In response, online activists organized a gathering at the capital’s Shahbagh Square. What they initially hoped would draw between 400 and 500 people has since swelled to over 100,000, with some estimates placing the number far higher. The protests continue to swell, in the capital and other major cities, despite the threat of violence and intimidation. And, grim effigies notwithstanding, they have taken on a carnival-like atmosphere: floats and drum circles, ice cream vendors and free food are on hand for the mix of students, teachers, café owners and rickshaw pullers who say they have come together to right a historic wrong.

“We fought and died for liberation, but the people have not seen the benefits,” says Shiraz ul-Islam, 76, a war veteran who bore shrapnel scars on his shins and wrist and a bullet graze across his forehead. He first heard about the protests while in the hospital recovering from surgery and says he was restless to “help support the youth who want to finish the revolution that we started.” On his seventh day out, ul-Islam was accompanied by three of his daughters and his 12-year-old granddaughter as fresh crowds poured into the square waving banners and flags calling for Mullah’s execution.

The movement appears to have doubled down since the killing of one of its own. Late last Friday, Ahmed Rajib Haider, an outspoken blogger and co-organizer, was stabbed to death by unknown assailants. Activists blame members of JI’s youth wing, which has been involved in sporadic street attacks since the protests began. (JI officials reject the charge.) In the aftermath, Prime Minister Sheik Hasina vowed she would not rest until the party is banned and moved quickly to do so. Over the weekend, the government passed an amendment allowing a tribunal to punish any organization whose members committed crimes during the country’s fight for independence. Another gave prosecutors the right to appeal any of the panels’ verdicts, effectively laying the groundwork for a ban.

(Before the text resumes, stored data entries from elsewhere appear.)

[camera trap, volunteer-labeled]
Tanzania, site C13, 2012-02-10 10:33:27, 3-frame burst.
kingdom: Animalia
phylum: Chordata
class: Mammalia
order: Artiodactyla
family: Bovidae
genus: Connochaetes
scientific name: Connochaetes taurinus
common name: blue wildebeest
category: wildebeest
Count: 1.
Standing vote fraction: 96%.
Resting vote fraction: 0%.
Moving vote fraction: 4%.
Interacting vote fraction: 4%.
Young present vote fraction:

(MORE: Forty Years After Its Bloody Independence, Bangladesh Looks to Its Past to Redeem Its Future)

In a statement published on the JI’s website, acting general secretary Rafiqul Islam Khan asserted that the moves were part of a “plot to push the country into severe anarchy” by an Awami League–led government bent on “political revenge.” It could take weeks until Mullah goes back to court, but his lawyer Abdur Razzaq contends that under this kind of pressurized climate, any chance of a fair hearing is precluded. What’s more, he warns, the lack of “political space” for JI and its faithful is likely to cause more trouble in the weeks ahead.

Having already defied JI calls for a nationwide strike and the death of a comrade, the Shahbagh protesters insist they are undeterred. “Since killing, we have taken an oath not to leave until we have true justice,” says Mamudul Haque Munshi, 28, a protest organizer with the Blogger and Online Activist Network. “We can change the political equation here.” For his part, Khalidi, the editor, hedges that it’s too early to make facile conclusions of a paradigm shift in the national politics, given the deep-seated corruption and powerful players. But, like many of his generation, he does not want to underestimate the youths now filling the streets either. “They are capable,” says the former activist. “Let’s wait and see.”